Enormous heads and feet, to which the other parts are wanting, let one see, or at least guess; what colossal figures were once belonging to them; yet somehow these celebrated artists seem to me to have a little confounded the ideas of big and great like my countryman Fluellyn in Shakespear’s play: while the two famous demi-gods Castor and Pollux, each his horse in his hand, stand one on each side the stairs which lead to the Capitol, and are of a prodigious size—fifteen feet, as I remember. The knowing people tell us they are portraits, and bid us observe that one has pupils to his eyes, the other not; but our laquais de place, who was a very sensible fellow too, as he saw me stand looking at them, cried out, “Why now to be sure here are a vast many miracles in this holy city—that there are:” and I heard one of our own folks telling an Englishman the other day, how these two monstrous statues, horses and all I believe, came out of an egg: a very extraordinary thing certainly; but it is our business to believe, not to enquire. He saw my countenance express something he did not like, and continued, “Eh basta! sara stato un uovo strepitoso, e cosi sinisce l’istoria[AE].”
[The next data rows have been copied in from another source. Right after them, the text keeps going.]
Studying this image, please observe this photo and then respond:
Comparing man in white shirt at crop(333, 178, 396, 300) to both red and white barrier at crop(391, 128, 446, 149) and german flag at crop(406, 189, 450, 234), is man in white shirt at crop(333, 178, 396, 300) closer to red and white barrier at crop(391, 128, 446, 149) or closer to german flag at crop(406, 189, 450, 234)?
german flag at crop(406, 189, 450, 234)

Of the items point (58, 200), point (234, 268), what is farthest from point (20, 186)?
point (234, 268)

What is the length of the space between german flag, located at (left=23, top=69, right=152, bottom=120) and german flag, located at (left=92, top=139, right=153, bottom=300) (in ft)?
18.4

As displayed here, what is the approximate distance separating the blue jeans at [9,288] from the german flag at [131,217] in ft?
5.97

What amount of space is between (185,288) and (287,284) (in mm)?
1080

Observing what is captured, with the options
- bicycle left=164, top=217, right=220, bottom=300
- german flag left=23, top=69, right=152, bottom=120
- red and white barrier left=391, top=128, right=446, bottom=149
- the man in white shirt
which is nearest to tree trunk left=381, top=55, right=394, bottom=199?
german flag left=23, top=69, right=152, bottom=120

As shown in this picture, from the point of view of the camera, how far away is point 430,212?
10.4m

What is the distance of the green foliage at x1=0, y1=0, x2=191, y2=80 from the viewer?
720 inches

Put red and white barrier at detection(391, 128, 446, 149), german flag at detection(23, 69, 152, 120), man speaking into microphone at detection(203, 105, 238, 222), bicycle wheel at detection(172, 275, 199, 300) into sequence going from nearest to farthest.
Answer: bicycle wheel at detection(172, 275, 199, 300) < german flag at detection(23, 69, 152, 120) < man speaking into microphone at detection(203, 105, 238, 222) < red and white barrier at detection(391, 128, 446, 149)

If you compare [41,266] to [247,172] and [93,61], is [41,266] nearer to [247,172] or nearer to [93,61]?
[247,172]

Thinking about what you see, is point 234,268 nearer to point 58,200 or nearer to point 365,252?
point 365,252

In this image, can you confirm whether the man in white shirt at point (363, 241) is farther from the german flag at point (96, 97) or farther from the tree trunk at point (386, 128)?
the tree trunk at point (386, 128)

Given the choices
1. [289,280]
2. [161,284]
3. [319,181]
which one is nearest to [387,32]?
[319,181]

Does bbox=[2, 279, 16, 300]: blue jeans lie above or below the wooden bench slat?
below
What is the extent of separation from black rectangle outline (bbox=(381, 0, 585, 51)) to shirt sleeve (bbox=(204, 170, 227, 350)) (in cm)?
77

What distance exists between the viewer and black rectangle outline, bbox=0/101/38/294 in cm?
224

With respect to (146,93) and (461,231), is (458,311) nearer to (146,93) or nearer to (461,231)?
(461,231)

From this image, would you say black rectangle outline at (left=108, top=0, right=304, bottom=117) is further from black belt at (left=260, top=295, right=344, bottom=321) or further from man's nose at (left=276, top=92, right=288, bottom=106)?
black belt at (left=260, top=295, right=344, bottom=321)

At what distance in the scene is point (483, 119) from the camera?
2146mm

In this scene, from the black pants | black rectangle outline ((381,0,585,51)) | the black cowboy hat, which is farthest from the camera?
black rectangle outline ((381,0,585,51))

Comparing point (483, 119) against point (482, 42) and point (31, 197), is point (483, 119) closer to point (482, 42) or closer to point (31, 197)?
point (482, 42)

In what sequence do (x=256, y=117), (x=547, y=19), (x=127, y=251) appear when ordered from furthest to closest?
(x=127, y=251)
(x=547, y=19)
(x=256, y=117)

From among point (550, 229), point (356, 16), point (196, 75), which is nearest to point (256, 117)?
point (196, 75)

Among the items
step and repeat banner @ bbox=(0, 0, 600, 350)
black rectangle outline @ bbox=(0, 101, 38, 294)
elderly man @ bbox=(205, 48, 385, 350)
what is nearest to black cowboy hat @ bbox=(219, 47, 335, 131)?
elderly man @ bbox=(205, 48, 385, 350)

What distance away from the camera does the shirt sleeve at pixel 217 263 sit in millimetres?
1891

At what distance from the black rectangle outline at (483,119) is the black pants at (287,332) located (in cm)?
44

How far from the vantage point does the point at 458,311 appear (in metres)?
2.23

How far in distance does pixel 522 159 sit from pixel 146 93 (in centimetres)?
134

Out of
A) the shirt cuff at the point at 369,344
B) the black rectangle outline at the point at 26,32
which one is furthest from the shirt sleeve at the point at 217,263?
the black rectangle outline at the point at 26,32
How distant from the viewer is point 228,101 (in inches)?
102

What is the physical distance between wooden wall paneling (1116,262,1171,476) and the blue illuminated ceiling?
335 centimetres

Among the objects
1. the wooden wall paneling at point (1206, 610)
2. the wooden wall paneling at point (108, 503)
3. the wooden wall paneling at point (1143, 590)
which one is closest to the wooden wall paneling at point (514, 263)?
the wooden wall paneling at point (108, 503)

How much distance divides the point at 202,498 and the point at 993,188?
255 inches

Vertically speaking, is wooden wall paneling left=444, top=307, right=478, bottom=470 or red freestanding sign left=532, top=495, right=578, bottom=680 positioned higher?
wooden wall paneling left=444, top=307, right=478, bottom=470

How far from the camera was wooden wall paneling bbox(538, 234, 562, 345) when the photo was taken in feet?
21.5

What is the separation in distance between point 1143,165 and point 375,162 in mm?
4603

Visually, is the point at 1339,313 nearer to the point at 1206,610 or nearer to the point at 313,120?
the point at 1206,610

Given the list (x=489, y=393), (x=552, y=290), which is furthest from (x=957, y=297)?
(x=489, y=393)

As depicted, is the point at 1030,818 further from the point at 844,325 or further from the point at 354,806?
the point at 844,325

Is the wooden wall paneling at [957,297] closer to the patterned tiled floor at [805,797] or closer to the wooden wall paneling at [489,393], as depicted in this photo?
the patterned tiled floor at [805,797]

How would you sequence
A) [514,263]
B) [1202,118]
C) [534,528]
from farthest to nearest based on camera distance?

[Footnote AE: Well, well! it was a famous egg we’ll say, and there’s an end.]
In this repository of wonders, this glorious campidoglio, one is first shewn as the most valuable curiosity, the two pigeons mentioned by Pliny in old mosaic; and of prodigious nicety is the workmanship, though done at such a distant period: and here is the very wolf which bears the very mark of the lightning mentioned by Cicero:—and here is the beautiful Antinous again; he meets one at every turn, I think, and always hangs his head as if ashamed: here too is the dying gladiator; wonderfully fine! savage valour! mean extraction! horrible anguish! all marking, all strongly characteristical expressions—all there; yet all swallowed up, in that which does inevitably and certainly swallow up all things—approaching death.
The collection of pictures here would put any thing but these statues out of one’s head: Guido’s Fortune flying over the globe, scattering her gifts; of which she gave him one, the most precious, the most desirable. How elegantly gay and airy is this picture! But St. Sebastian stands opposite, to shew that he could likewise excel in the pathetic. Titian’s famous Magdalen, of which the King of France boasts one copy, a noble family at Venice another, is protested by the Roman connoisseurs to reside here only; but why should not the artist be fond of repeating so fine an idea? Guercino’s Sybil however, intelligently pensive, and sweetly sensible, is the single figure I should prefer to them all.
Before we quit the Capitol, it is pity not to name Marforio; broken, old, and now almost forgotten: though once companion, or rather respondent to Pasquin, and once, a thousand years before those days, a statue of the river Nar, as his recumbent posture testifies; not Mars in the forum, as has been by some supposed. The late Pope moved him from the street, and shut him up with his betters in the Capitol.